Rewrite the data below with every "photograph" changed to "image" and nothing else altered, omitting the pictures.

-------------------------

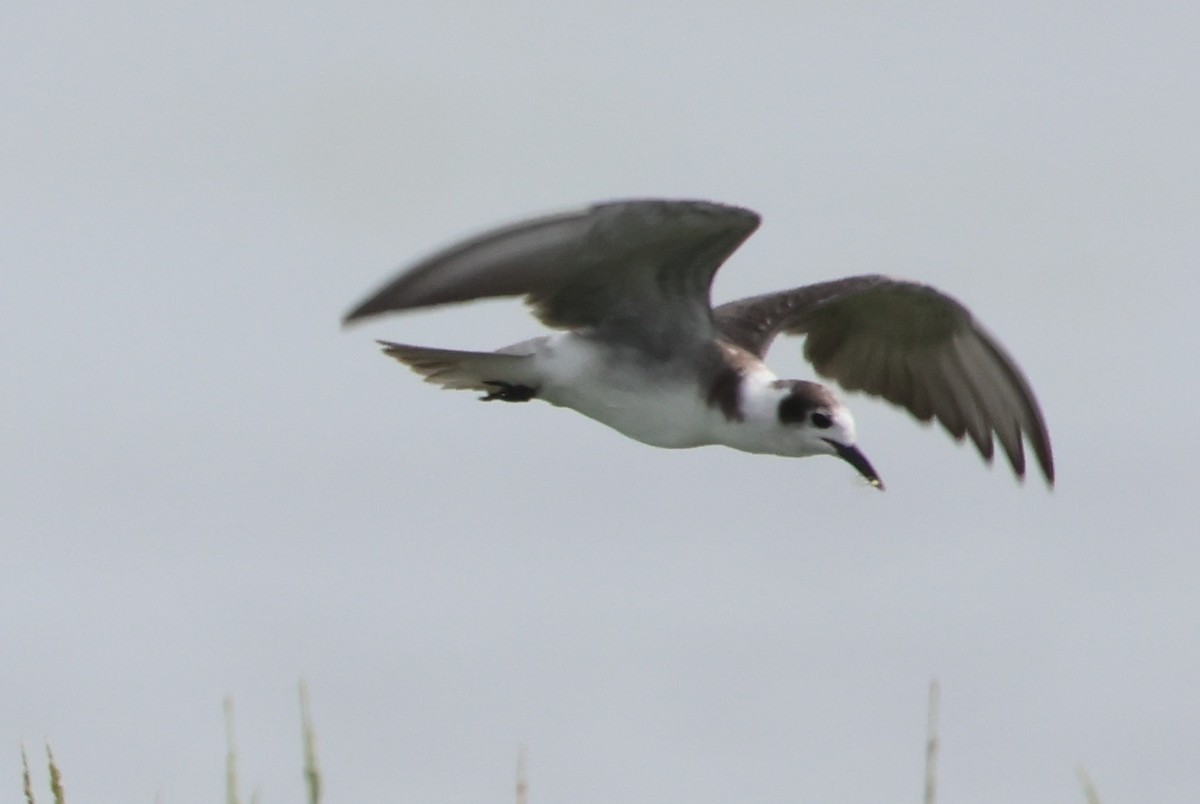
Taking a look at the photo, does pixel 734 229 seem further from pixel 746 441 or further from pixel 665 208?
pixel 746 441

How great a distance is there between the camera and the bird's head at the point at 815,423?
467 inches

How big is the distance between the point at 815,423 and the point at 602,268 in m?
1.69

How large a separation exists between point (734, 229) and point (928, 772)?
6.33 m

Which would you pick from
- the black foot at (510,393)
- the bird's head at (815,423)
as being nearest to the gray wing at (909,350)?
the bird's head at (815,423)

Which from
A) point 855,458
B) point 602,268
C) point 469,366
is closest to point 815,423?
point 855,458

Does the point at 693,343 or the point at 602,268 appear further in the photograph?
the point at 693,343

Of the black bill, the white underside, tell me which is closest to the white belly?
the white underside

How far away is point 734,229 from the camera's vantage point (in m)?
11.0

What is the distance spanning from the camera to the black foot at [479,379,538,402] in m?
12.1

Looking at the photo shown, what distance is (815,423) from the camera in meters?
12.0

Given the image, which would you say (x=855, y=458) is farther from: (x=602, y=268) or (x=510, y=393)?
(x=510, y=393)

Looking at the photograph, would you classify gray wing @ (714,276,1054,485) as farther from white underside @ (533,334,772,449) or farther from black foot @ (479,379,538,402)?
black foot @ (479,379,538,402)

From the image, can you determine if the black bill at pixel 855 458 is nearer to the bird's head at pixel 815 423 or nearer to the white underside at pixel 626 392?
the bird's head at pixel 815 423

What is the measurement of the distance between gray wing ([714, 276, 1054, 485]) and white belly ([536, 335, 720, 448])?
4.04 feet
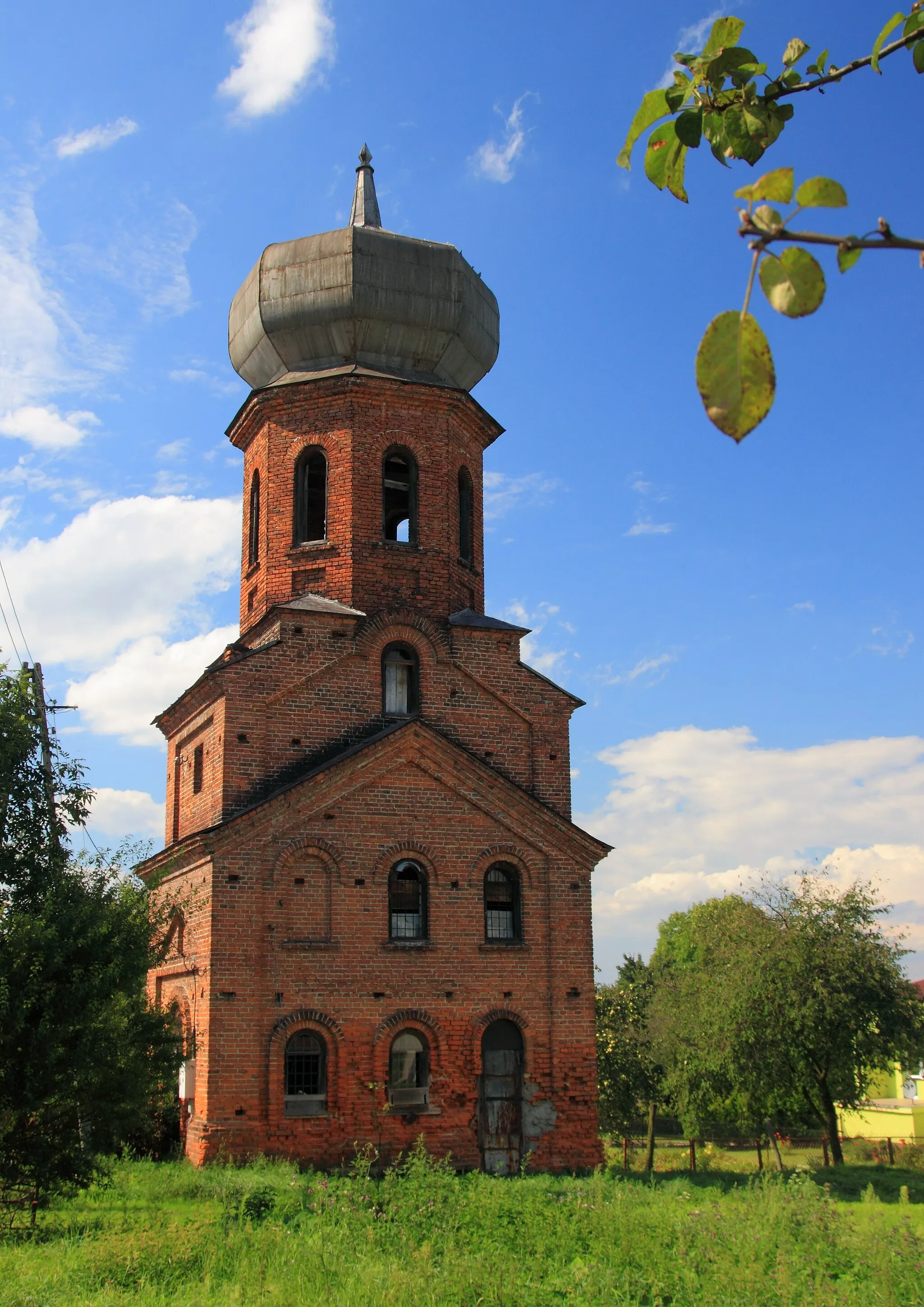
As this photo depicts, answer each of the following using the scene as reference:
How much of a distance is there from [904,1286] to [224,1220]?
613cm

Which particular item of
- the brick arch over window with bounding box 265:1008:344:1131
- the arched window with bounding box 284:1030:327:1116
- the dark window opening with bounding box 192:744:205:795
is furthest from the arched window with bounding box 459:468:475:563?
the arched window with bounding box 284:1030:327:1116

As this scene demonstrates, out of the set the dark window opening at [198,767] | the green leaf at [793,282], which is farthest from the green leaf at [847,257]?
the dark window opening at [198,767]

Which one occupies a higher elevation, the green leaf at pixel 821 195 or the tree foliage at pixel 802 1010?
the green leaf at pixel 821 195

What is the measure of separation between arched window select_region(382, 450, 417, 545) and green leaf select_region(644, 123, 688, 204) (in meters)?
16.7

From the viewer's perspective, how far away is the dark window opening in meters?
18.0

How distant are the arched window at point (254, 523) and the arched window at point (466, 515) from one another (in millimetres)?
3418

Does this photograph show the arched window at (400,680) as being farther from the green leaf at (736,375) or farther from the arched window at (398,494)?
the green leaf at (736,375)

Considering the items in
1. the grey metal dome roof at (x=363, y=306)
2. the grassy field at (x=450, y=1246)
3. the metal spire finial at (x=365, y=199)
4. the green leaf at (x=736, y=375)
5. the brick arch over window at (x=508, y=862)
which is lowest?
the grassy field at (x=450, y=1246)

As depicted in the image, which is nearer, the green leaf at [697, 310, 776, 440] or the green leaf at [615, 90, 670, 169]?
the green leaf at [697, 310, 776, 440]

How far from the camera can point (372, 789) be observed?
16.9m

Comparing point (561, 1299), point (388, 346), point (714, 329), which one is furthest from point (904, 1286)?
point (388, 346)

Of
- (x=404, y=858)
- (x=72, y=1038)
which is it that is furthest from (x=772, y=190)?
(x=404, y=858)

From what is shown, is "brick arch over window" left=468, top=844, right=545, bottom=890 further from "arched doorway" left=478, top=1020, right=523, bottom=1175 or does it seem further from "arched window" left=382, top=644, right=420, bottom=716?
"arched window" left=382, top=644, right=420, bottom=716

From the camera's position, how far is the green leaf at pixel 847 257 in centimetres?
151
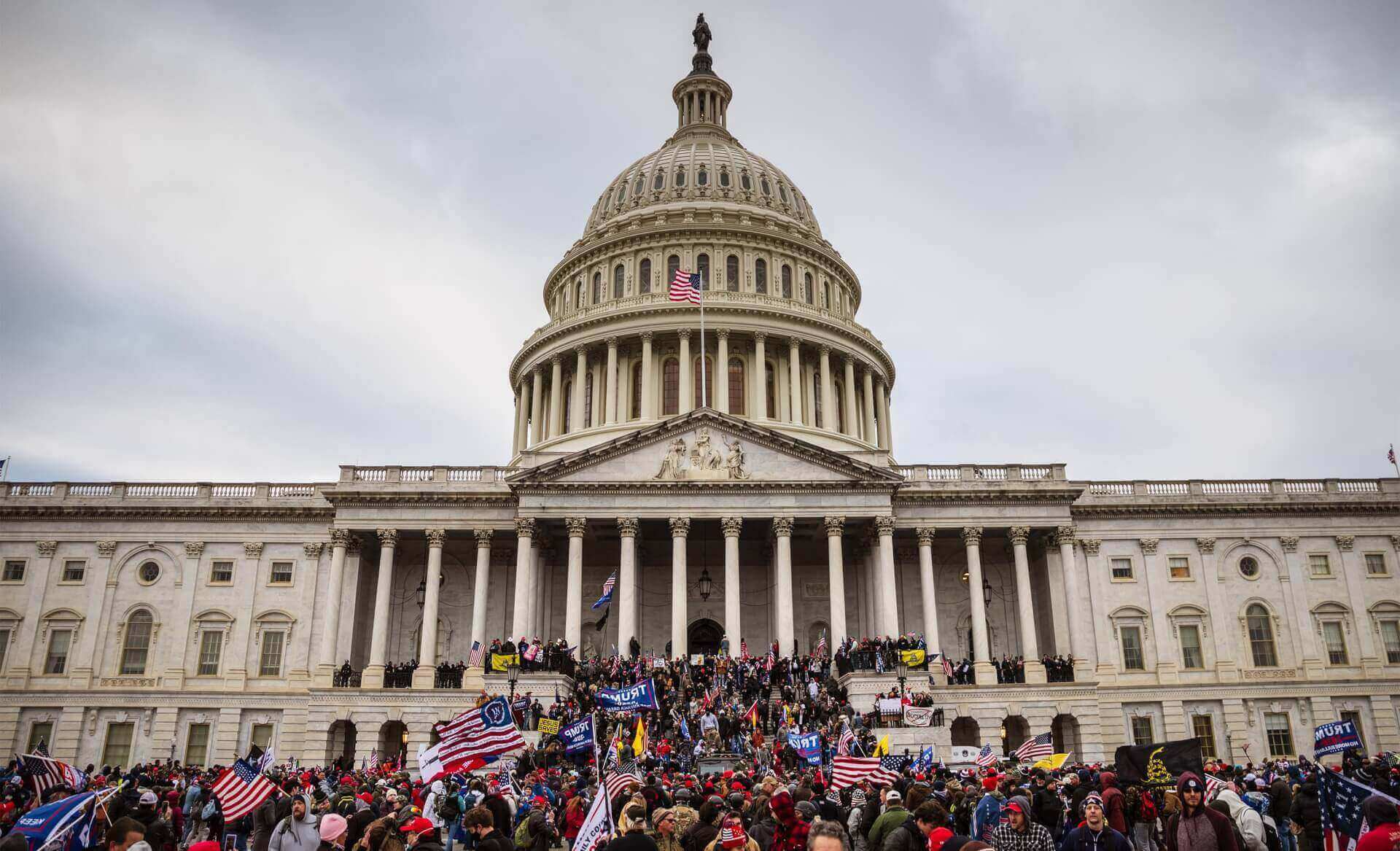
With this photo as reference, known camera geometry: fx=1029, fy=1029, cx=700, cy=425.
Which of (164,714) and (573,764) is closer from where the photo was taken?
(573,764)

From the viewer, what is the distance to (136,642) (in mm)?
50344

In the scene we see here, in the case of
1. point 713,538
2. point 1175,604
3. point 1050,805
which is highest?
point 713,538

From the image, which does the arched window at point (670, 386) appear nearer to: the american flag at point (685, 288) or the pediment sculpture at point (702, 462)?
the american flag at point (685, 288)

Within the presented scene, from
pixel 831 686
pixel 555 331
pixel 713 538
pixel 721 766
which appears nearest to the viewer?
pixel 721 766

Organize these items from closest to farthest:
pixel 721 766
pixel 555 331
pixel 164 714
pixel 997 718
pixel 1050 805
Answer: pixel 1050 805 → pixel 721 766 → pixel 997 718 → pixel 164 714 → pixel 555 331

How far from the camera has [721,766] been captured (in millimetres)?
27953

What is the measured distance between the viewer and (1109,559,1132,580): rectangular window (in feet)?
168

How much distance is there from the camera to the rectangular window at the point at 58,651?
49875 mm

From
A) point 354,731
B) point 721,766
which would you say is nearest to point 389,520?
point 354,731

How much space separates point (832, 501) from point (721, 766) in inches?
813

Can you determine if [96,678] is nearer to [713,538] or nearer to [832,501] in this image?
[713,538]

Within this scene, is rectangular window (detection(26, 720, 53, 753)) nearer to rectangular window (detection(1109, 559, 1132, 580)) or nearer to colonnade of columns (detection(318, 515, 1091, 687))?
colonnade of columns (detection(318, 515, 1091, 687))

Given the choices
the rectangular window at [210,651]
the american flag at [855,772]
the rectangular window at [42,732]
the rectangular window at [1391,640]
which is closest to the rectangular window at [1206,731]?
the rectangular window at [1391,640]

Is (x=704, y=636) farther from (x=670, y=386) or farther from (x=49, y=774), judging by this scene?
(x=49, y=774)
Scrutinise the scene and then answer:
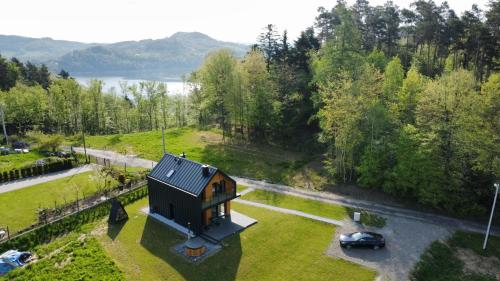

-------------------------

#### [THE RESULT]
Taking a look at the photo, does pixel 734 229 seem further from pixel 746 441 or further from pixel 665 208?
pixel 746 441

How great a distance is there between the camera and the bird's head at the point at 815,423?
467 inches

How big is the distance between the point at 815,423 and the point at 602,268 in m?
1.69

How large a separation exists between point (734, 229) and point (928, 772)?
6.33 m

Which would you pick from
- the black foot at (510,393)
- the bird's head at (815,423)
as being nearest to the gray wing at (909,350)?
the bird's head at (815,423)

Which from
A) point 855,458
B) point 602,268
C) point 469,366
is closest to point 815,423?
point 855,458

Does the point at 693,343 or the point at 602,268 appear further in the image?
the point at 693,343

Of the black bill, the white underside, tell me which is closest to the white belly?
the white underside

How far away is point 734,229 from the camera's vantage point (in m)?
11.0

What is the distance spanning from the camera to the black foot at [479,379,538,402] in m?
12.1

Looking at the photo shown, what distance is (815,423) from the camera in meters?
12.0

Given the image, which would you say (x=855, y=458) is farther from: (x=602, y=268) or (x=510, y=393)?
(x=510, y=393)

Looking at the image, would you classify gray wing @ (714,276,1054,485) as farther from white underside @ (533,334,772,449) or farther from black foot @ (479,379,538,402)?
black foot @ (479,379,538,402)

From the image, can you determine if the black bill at pixel 855 458 is nearer to the bird's head at pixel 815 423 or nearer to the white underside at pixel 626 392?
the bird's head at pixel 815 423

What is the measurement of the distance between gray wing ([714, 276, 1054, 485]) and white belly ([536, 335, 720, 448])?
4.04 feet
As this photo depicts, answer each of the following using the scene as reference:
How much of a distance is there from [904,1286] to [224,1220]?
613cm

Which particular item of
- the brick arch over window with bounding box 265:1008:344:1131
- the arched window with bounding box 284:1030:327:1116
- the dark window opening with bounding box 192:744:205:795
is furthest from the arched window with bounding box 459:468:475:563?
the arched window with bounding box 284:1030:327:1116

As this scene demonstrates, out of the set the dark window opening at [198,767] | the green leaf at [793,282], which is farthest from the green leaf at [847,257]?
the dark window opening at [198,767]

Which one occupies a higher elevation, the green leaf at pixel 821 195 or the tree foliage at pixel 802 1010?
the green leaf at pixel 821 195

What is the measure of separation between arched window select_region(382, 450, 417, 545) and green leaf select_region(644, 123, 688, 204) (in meters)?
16.7

From the viewer's perspective, how far away is the dark window opening in meters?
18.0

How distant are the arched window at point (254, 523) and the arched window at point (466, 515) from one another (in millimetres)?
3418

Does this image show the arched window at (400,680) as being farther from the green leaf at (736,375) or farther from the arched window at (398,494)?
the green leaf at (736,375)

Considering the items in
1. the grey metal dome roof at (x=363, y=306)
2. the grassy field at (x=450, y=1246)
3. the metal spire finial at (x=365, y=199)
4. the green leaf at (x=736, y=375)
5. the brick arch over window at (x=508, y=862)
which is lowest?
the grassy field at (x=450, y=1246)

As depicted in the image, which is nearer, the green leaf at [697, 310, 776, 440] or the green leaf at [615, 90, 670, 169]?
the green leaf at [697, 310, 776, 440]

How far from the camera can point (372, 789) be observed?
16.9m

Comparing point (561, 1299), point (388, 346), point (714, 329), which one is furthest from point (904, 1286)?
point (388, 346)

Of
- (x=404, y=858)
- (x=72, y=1038)
which is it that is furthest from (x=772, y=190)?
(x=404, y=858)

From what is shown, is "brick arch over window" left=468, top=844, right=545, bottom=890 further from "arched doorway" left=478, top=1020, right=523, bottom=1175 or does it seem further from "arched window" left=382, top=644, right=420, bottom=716?
"arched window" left=382, top=644, right=420, bottom=716

From the camera's position, how far is the green leaf at pixel 847 257 in centimetres?
151
With this photo as reference, known camera geometry: fx=1029, fy=1029, cx=700, cy=425.
Which of (164,714) and (573,764) is closer from where the photo was taken?
(573,764)

From the viewer, what is the distance to (136,642) (in mm)?
50344

In the scene we see here, in the case of
1. point 713,538
2. point 1175,604
3. point 1050,805
which is highest?
point 713,538

From the image, which does the arched window at point (670, 386) appear nearer to: the american flag at point (685, 288) or the pediment sculpture at point (702, 462)?
the american flag at point (685, 288)

Within the presented scene, from
pixel 831 686
pixel 555 331
pixel 713 538
pixel 721 766
which appears nearest to the viewer?
pixel 721 766

Organize these items from closest to farthest:
pixel 721 766
pixel 555 331
pixel 164 714
pixel 997 718
pixel 1050 805
Answer: pixel 1050 805 → pixel 721 766 → pixel 997 718 → pixel 164 714 → pixel 555 331

How far from the camera has [721,766] been captured (in millimetres)?
27953

What is the measured distance between the viewer and (1109,559,1132,580): rectangular window (in feet)?
168

How much distance is there from the camera to the rectangular window at the point at 58,651?
49875 mm

From
A) point 354,731
B) point 721,766
which would you say is nearest to point 389,520?
point 354,731

How much space separates point (832, 501) from point (721, 766) in inches?
813

Can you determine if [96,678] is nearer to [713,538] or nearer to [832,501] in this image?
[713,538]

Within this scene, is rectangular window (detection(26, 720, 53, 753)) nearer to rectangular window (detection(1109, 559, 1132, 580)) or nearer to colonnade of columns (detection(318, 515, 1091, 687))?
colonnade of columns (detection(318, 515, 1091, 687))

Given the choices
the rectangular window at [210,651]
the american flag at [855,772]
the rectangular window at [42,732]
the rectangular window at [1391,640]
which is closest to the rectangular window at [1206,731]?
the rectangular window at [1391,640]

Is (x=704, y=636) farther from (x=670, y=386) or farther from (x=49, y=774), judging by this scene?
(x=49, y=774)
Scrutinise the scene and then answer:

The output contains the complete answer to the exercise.